A Brief History of Tax Reform in American Government


As president of West Liberty University in Wheeling, West Virginia, from 2007 until 2015, Robin Capehart presided over one of the oldest and most prestigious schools in the region. Today, he serves as a senior fellow with the Public Policy Foundation of West Virginia. In this position, Robin Capehart also uses his extensive experience as a government advisor on tax reform to conduct research and author papers on issues of importance to the economic and social well-being of the state and the nation.

Tax reform in the United States has a lengthy and complex history. For almost a century after its founding, the country funded its operations largely through tariffs, only establishing a limited income tax during the Lincoln administration. Just seven years after the Civil War concluded, Congress rescinded that tax.

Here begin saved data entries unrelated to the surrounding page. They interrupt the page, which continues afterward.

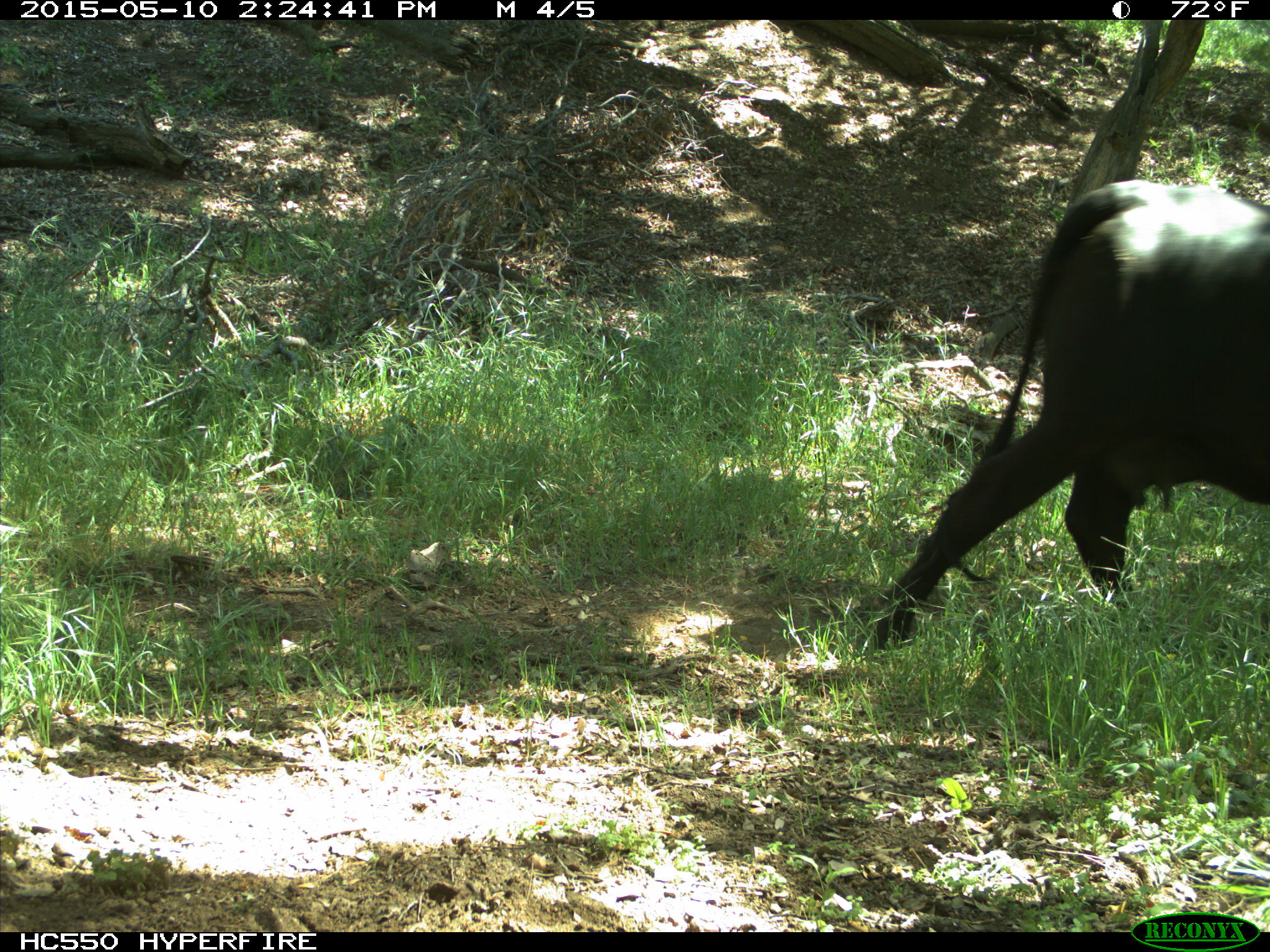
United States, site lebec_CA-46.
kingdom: Animalia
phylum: Chordata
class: Mammalia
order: Artiodactyla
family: Bovidae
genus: Bos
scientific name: Bos taurus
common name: domestic cow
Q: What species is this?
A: Bos taurus (domestic cow).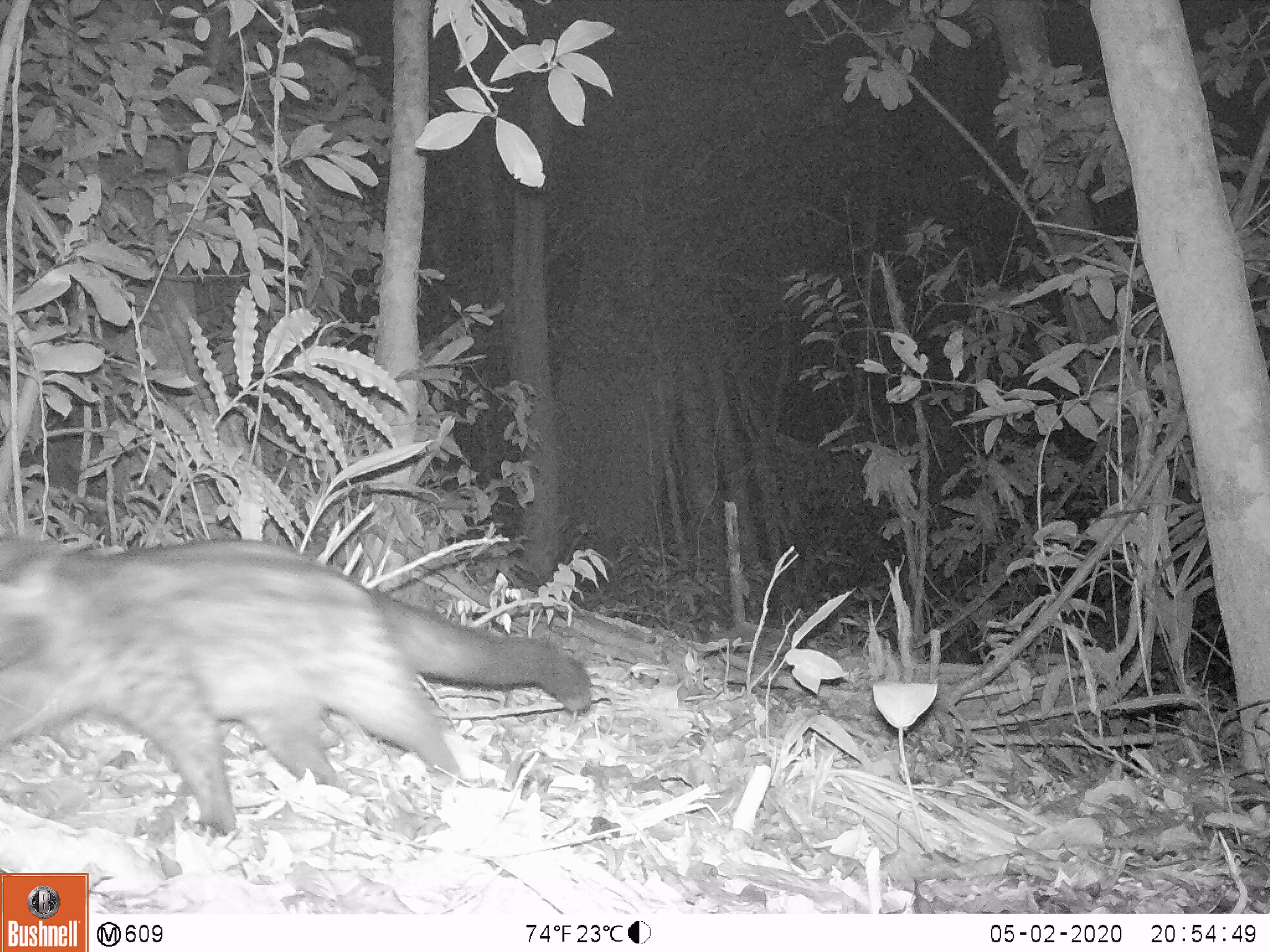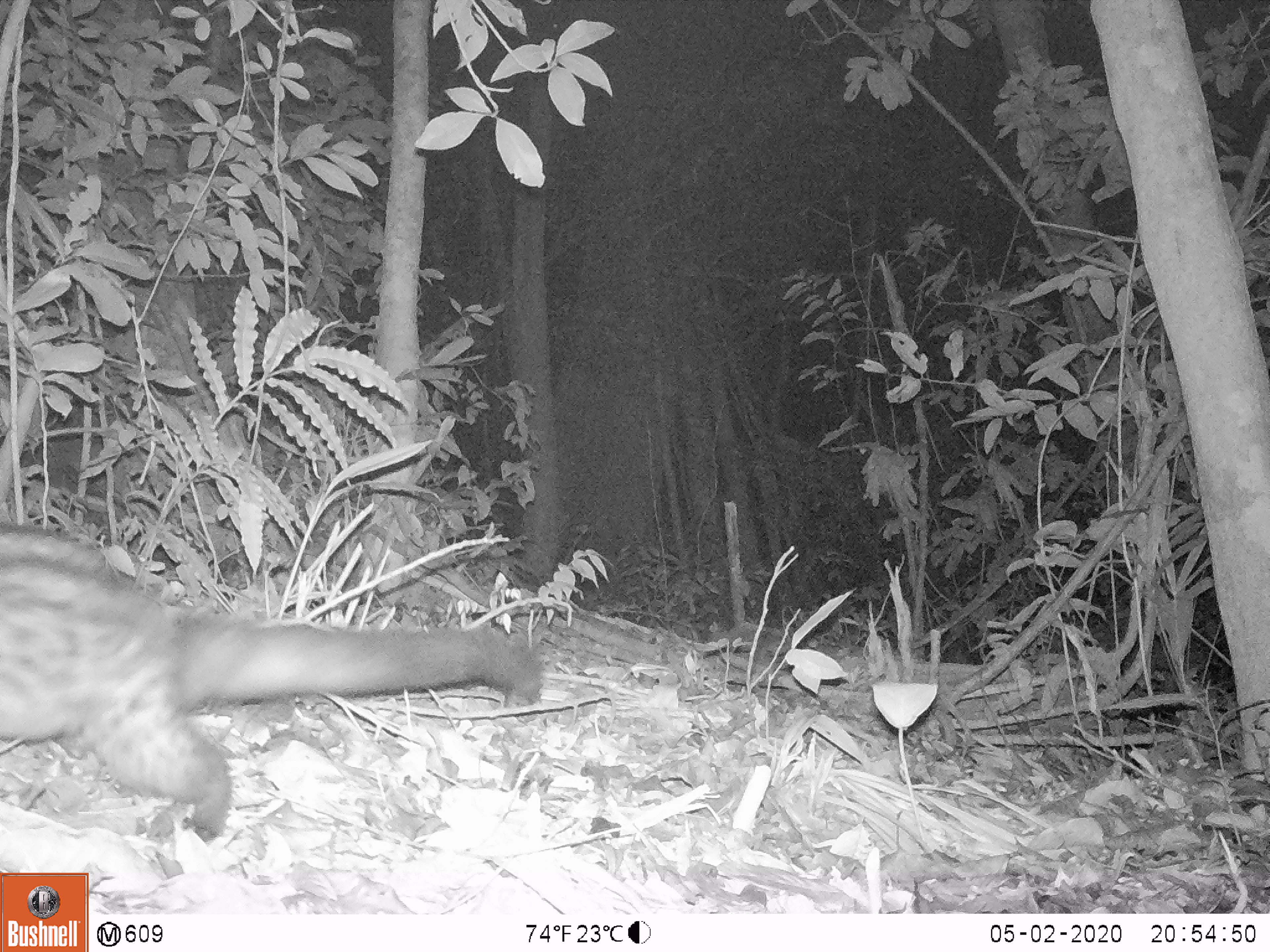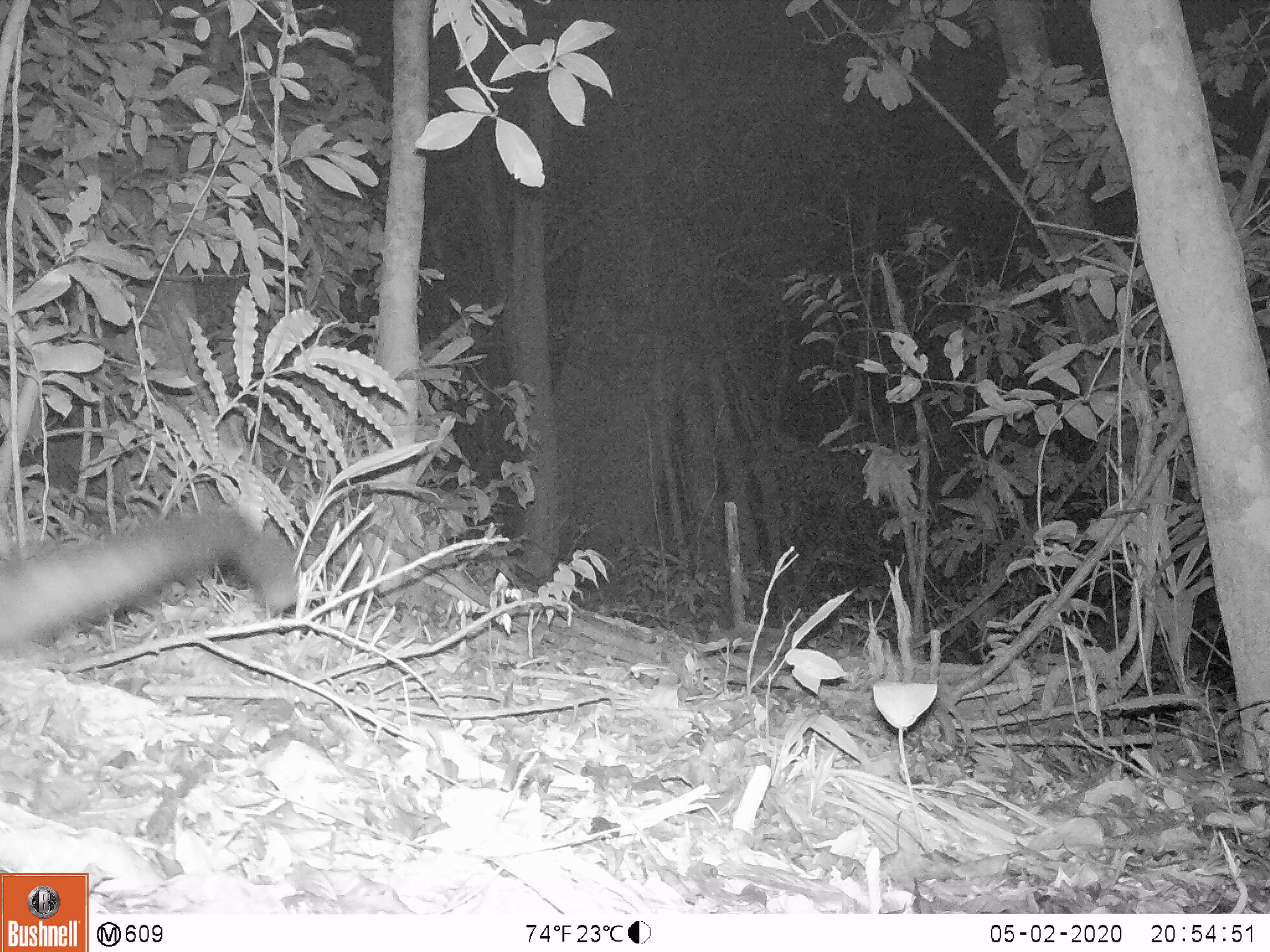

Thinking on the issue changed in 1913, when legislation permitted the imposition of a new federal income tax. Tax rates burgeoned during World War I, with the very top rate hovering in the 90 percent range until John F. Kennedy pushed through a significant tax cut. Since then, presidents have initiated major tax cuts about once in a generation.

Major successes in tax reform include a report by William Simon, treasury secretary under President Gerald Ford. The Department of the Treasury’s 1977 Blueprints for Basic Tax Reform had long-lasting policy effects.

The Reagan administration achieved a high point in tax reform in the 1980s, when it not only slashed taxes, but also anchored reform in a thoroughgoing simplification and consolidation of the tax code.